# bopper and cinny



## allen (Aug 25, 2007)

ok i think my 2 tiels are getting ready to mate or have allready when i took shadow out and put him in with sparkles and stretch cinny started doing this dance thing on the perch going back and forth then every so often cinny would go look in the breeding box then back to the perch back and forth then back to the box to look inside i,m thinking i,ll have tiel eggs in the next while i did video her doing this so i will upload it to show you


----------



## allen (Aug 25, 2007)

ok here is the video i was told it is the mating dance wich i believe it is i did catch them in the act 

http://www.youtube.com/watch?v=-AdN3ck_xLg


----------



## Laura (Jul 30, 2007)

I am not sure I have never seen it with mine  but it sure looks like he is showing off to me...lol and I am not questioning your judgement on starting them breeding but is it healthy for them after all the years of mistreatment they have had?
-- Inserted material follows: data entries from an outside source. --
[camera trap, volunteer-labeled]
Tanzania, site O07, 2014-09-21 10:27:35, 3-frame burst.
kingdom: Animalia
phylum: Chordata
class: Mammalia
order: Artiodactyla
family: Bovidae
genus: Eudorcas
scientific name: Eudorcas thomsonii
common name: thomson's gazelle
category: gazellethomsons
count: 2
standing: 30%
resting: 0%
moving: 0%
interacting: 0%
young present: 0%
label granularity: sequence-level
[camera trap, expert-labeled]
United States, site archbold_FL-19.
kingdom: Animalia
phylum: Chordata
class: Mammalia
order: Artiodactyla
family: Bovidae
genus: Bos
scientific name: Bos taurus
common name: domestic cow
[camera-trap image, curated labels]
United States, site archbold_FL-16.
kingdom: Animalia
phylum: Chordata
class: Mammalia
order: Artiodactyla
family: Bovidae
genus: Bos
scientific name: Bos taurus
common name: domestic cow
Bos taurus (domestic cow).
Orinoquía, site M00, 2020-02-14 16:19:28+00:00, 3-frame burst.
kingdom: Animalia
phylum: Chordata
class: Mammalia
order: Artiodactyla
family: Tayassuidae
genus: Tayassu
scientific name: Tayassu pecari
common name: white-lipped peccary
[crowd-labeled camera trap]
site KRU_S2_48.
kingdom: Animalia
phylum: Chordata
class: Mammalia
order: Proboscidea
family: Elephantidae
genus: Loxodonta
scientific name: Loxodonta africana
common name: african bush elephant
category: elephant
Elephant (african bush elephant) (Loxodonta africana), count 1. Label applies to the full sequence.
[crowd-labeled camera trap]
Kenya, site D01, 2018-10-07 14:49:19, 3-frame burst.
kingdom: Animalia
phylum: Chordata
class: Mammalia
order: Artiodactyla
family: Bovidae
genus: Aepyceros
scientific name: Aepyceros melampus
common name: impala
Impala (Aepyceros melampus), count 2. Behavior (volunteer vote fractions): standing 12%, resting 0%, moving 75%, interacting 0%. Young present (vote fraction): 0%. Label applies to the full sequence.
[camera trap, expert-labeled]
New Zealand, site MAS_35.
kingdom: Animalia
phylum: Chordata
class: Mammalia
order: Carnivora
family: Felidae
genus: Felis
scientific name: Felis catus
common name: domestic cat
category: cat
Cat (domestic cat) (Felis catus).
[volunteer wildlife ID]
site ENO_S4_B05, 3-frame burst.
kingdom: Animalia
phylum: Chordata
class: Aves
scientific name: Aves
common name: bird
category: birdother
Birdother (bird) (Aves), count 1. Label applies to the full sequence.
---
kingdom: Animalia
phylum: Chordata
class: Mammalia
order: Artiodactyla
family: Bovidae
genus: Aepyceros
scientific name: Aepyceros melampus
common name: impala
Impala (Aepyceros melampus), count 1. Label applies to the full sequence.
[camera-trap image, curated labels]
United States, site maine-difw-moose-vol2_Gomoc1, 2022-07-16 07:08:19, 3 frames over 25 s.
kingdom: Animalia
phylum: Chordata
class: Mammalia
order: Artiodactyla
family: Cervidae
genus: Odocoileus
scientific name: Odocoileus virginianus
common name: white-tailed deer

I know its been a few weeks and they are doing good now in your care but I would have thought they would need more time to recover.


----------



## allen (Aug 25, 2007)

well after thinking laura i did pull the box i figure another 6 months would be better


----------



## xxxSpikexxx (Jul 30, 2007)

I think I would wait abit to on the breeding, they sure have been through alot. I think it is good that you are giving them more time  It sure does look like he is a big show off


----------



## allen (Aug 25, 2007)

yes she is a show off and she loves to sit on the top of the cage


----------



## xxxSpikexxx (Jul 30, 2007)

Oh she, sorry. Who knew that a female would do a mating dance aswell, not me


----------



## Laura (Jul 30, 2007)

Females don't usually do a mating dance...lol usually when they want to mate they will just sit low on a perch with there tail up and make a kind of squeeky wheel noise and the male does all the showing off. To me it looked like she was pacing back and forth, my Ollie does the same thing at the cage door when he wants out.


----------



## allen (Aug 25, 2007)

yes she does love to sit ontop of the cage she will sit there for hours but just don,t go near her or she will scream at you


----------